The latest developments in bifacial solar cells at ECN part of TNO

The performance of current industrial solar cells is for a large part limited by recombination at metallic contacts. A solution to overcome this is to screen minority carriers from the metal by using so-called passivating carrier-selective contacts. Using carrier-selective contacts based on doped polysilicon layers combined with tunnel oxides, efficiencies well above 25% have already been reached on front and back contacted cells on laboratory scale. In this paper we will present our latest developments in bifacial cells featuring polysilicon carrier-selective passivating contacts which can be seen as an upgrade to bifacial cell architectures such as PERC+ and PERT. First, we will present the upscaling and application of these polysilicon passivating contacts to 6” bifacial cells featuring both n+ and p+polysilicon contacts (n+ and p+poly-Si), using industrial screen printed and fired metallization. The main challenges for such solar cells are keeping the contact recombination low, while applying a cost effective, industrial metallization approach. The contact mechanism of commercial silver and silver/aluminum pastes on both n+ andp+poly-Si layers has been extensively studied using scanning and tunneling electron microscopy (SEM, TEM) and Jo,contact and contact resistance characterization, using transmission line measurements (TLM). These experiments lead to a consistent description and understanding of the polysilicon passivating contacts and its interaction with the fire through metallisation. The contact recombination on n+poly-Si surfaces has been reduced down to 80 fA/cm2 while the contact resistance is kept low enough to enable FF > 79.5%. Voc as high as 683 mV has been obtained enabling initial cell efficiencies of 21.5%. Further optimization of the processing and non-contacted passivation of the polysilicon layer stack has yielded record low values for Jo on textured surfaces: we present Jo and implied Voc measurements with best values of <1 fA/cm2 and 741 mV for n+poly-Si, and ~8 fA/cm2 and 724 mV for p+poly-Si on textured n-Cz wafers, which are maintained after firing by improvement of the hydrogenation scheme.

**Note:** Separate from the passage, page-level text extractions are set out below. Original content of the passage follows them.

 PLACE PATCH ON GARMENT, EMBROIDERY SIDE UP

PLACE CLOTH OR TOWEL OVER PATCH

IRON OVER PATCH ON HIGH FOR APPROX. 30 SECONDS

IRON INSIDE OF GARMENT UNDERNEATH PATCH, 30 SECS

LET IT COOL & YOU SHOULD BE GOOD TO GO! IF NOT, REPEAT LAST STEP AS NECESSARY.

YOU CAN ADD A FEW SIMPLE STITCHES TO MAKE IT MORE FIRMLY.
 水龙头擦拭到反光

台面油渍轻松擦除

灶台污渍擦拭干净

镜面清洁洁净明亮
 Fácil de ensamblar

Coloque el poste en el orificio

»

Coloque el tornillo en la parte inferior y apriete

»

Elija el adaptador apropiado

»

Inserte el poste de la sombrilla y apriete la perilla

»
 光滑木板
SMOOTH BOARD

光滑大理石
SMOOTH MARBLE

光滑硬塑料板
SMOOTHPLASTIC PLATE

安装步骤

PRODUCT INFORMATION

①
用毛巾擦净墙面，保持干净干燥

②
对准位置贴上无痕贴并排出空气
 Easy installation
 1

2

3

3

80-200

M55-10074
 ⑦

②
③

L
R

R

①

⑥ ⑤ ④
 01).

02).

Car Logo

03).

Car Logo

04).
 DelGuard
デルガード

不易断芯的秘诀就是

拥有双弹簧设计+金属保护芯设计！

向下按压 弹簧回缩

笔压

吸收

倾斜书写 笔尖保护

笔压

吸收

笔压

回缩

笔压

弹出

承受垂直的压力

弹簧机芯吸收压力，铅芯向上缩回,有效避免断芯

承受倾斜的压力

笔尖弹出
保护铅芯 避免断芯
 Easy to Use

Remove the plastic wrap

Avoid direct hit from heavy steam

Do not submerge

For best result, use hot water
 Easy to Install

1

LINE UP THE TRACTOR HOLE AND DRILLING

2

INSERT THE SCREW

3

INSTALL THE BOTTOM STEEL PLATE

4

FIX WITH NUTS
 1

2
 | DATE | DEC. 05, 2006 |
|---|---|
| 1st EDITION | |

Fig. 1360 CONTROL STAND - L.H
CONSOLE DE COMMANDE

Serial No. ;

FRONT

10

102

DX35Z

In this study we also present our improvements of p+poly-Si passivation on industrially relevant textured surfaces by means of advanced hydrogenation schemes, involving novel dielectric stacked layers, and modification of the B-profile leading to a record passivation level of ~8 fA/cm2 and 724 mV before firing and ~9 fA/cm2 and 722 mV after firing. The results promote industrial implementation of p+poly-Si on 6’’ bifacial cells with excellent passivation properties and compatibility with screen-printed and fire-through metallization, especially as our latest results show Jo,contact being reduced down to 200 fA/cm2. Bifacial solar cells, have been manufactured with industry compatible processing with front-and-rear passivating contacts with efficiencies above 20% in the first attempt and this developments shows a potential of 23% with a bifaciality factor of 90%.